I PM ANTICAMORRA LASCIATI A PIEDI.

28 giu 2011

“Dite ai bosso che da domani prendiamo la Metro”. Da ieri i magistrati di Napoli sottoposti a tutela (il procuratore, gli aggiunti e i sostituti della Dda) sono costretti a lasciare l’ufficio entro le 18 o a tornare a casa con mezzi propri, con tutti i rischi per la sicurezza che questo comporta. Il ministero della Giustizia, infatti, non riesce più a garantire agli autisti il pagamento dello straordinario: problema simile a quello dei cancellieri, che già da mesi terminano il loro lavoro alle 15. In queste condizioni, le difficoltà per i pm anticamorra sono enormemente aumentate.

Da ieri, dunque, molti uffici della Procura dalle 18 sono vuoti. I magistrati che avevano necessità di trattenersi in ufficio per motivi di lavoro hanno fatto rientro a casa in taxi o addirittura con i mezzi pubblici, dal momento che alcuni di loro abitano in provincia e il costo del taxi sarebbe troppo oneroso. “Dite a Peppe Setola e a Michele Zagaria – è lo sfogo di un pm del pool che indaga sul clan dei casalesi – che, se mi cercano, possono trovarmi alla stazione della Circumvesuviana dalle 7 di sera. Non molto sicura per noi, ma almeno qualcosa che ancora funziona”

L’INATTIVITA’ E’ PERICOLOSA. METTI IN MOTO LA LEGALITA’.

27 mar 2011

Clan e poteri criminali crescono nel silenzio, per poi esplodere improvvisi. Nella nostra terra, posta alle pendici del Vesuvio, grandi interessi criminali scorrono sotterranei come fiumi di magma. Il silenzio è la prima arma di tutte le mafie. La lotta alla camorra si combatte giorno dopo giorno. Esattamente come accade per i vulcani, l’inattività è pericolosa.

Una città sicura è una città viva. Vita culturale e locali commerciali rendono le nostre strade più sicure. La criminalità va prevenuta e l’azione dell forze giudiziarie sostenuta. L’educazione alla legalità e la lotta alle mafie, anche sul piano culturale e politico, devono essere una nostra azione costante.
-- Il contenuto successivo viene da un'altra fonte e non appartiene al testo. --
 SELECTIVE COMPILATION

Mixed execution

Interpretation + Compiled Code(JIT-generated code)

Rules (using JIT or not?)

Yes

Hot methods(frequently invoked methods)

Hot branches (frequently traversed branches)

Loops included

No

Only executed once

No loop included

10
Non possiamo far si che sia un tema solo quando scoppiano faide. Mettiamo in moto la legalità.

I clan della camorra hanno inquinato le nostre acque, la nostra terra e i suoi frutti. Nel sangue nostro, e delle madri dei nostri figli, è presente arsenico e diossina. Personalmente ritengo che sicurezza e lotta alla camorra siano il primo punto dell’agenda politica.
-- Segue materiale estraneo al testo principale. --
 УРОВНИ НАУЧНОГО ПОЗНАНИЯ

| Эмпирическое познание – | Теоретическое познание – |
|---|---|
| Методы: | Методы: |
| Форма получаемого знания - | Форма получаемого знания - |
Non possiamo accettare altri imprenditori spregiudicati, né si può avere indecisione nella lotta a queste forze criminali. Serve sicurezza nelle nostre strade e legalità nella vita civile di Napoli.

SUBITO GIU’ LE VELE DI SCAMPIA.

19 gen 2011

Le Vele di Scampia sono un monumento immortale di Napoli. Un monumento della Camorra. Come tutti i monumenti la loro fama nel mondo è amplificata dalla notorietà che gli dànno di volta in volta giornali e cinema (ad esempio Gomorra). Ma questa notorietà è la notorietà che nasce dal fatto che sia la più grande piazza di droga d’Europa e dal fatto che su quello scenario si sia combattuta una faida (quella tra scissionisti e Clan Di Lauro) che ha prodotto molte più morti dell’attuale colpo di stato in Tunisia.

Allora, spiegatemi, perché le Vele sono ancora lì? Perché il Comune di Napoli assegna case agli occupanti, per sgombrarle definitivamente, ma poi all’indomani le rioccupano? E poi, in ultimo, a chi giova?

All’ultima domanda c’è una sola risposta: la Camorra.

A tutte le altre domande l’unica risposta è: abbatterle.